___ EXCERPT PROVIDED
Article: "How Facebook Betrayed Users and Undermined Online Privacy"
Before I get to a really thorough, well thought out article in Alternet by author and writer Allan Hunt Badiner entitled "How Facebook Betrayed Users and Undermined Online Privacy" let's just briefly zip through a few of the reasons the social networking site has become synonymous with lack of privacy.
Privacy violation highlights include:
- Made users' friends lists public - resulting in a complaint to the FTC and ultimately a modification.
- Refused to allow people to permanently delete their accounts and personal information from the site.
- Installed "Beacon" (no longer in use) - a technology that tracks user's online purchases and informed their friends without permission.
- Released new privacy settings that are actually less private – allowing more "publicly available information" that can't be controlled, making it easier for it to collect location data on users and sell that data to third parties, including your list of friends and their information, as soon as you visit their websites—without asking your permission, recommending to users to loosen their privacy settings, default settings are all set to the LEAST private setting and remain buried behind too many layers of menus, and the new controls still fail to explain what the applications can really see.
- Facebook reportedly receives up to 100 demands each week from government agencies seeking information about its users.
- Even if your Facebook profile is "private," when you take a quiz or run any other application, that app can access almost everything in your profile: your religion, sexual orientation, political affiliation, pictures, and groups. And these apps may have access to most of the info on your friends' profiles too—which means if your friend takes a quiz, they could be giving away your personal information, even if you've never used an app.
- The company recently admitted that in some circumstances – in direct contradiction to its promise – it sent the user name of Facebook members to its advertising partners. This in turn can be used to glean a person's name, interests, and list of friends.
______
> **ACTIONS TO TAKE**:
a) According to the article on Facebook privacy, how many demands does Facebook reportedly receive each week from government agencies seeking information about its users?
b) List every kind of profile information that the article on Facebook privacy says a quiz or other application can access, even when a profile is "private."
The data after this point comes from a different source than the article on Facebook privacy.
___ ENTRIES SUPPLIED
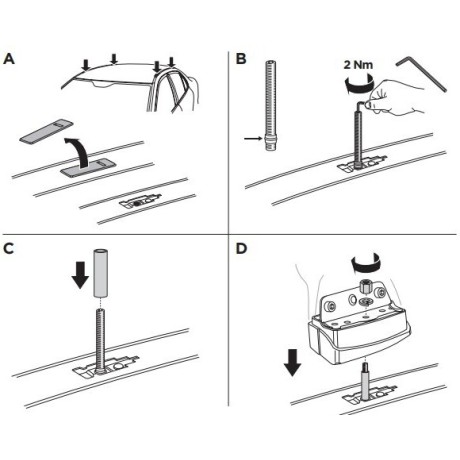 A

B

2 Nm

C

D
______
> **SOLUTIONS TO THE PROBLEMS**:
a) Up to 100 demands each week.

b)
- Religion
- Sexual orientation
- Political affiliation
- Pictures
- Groups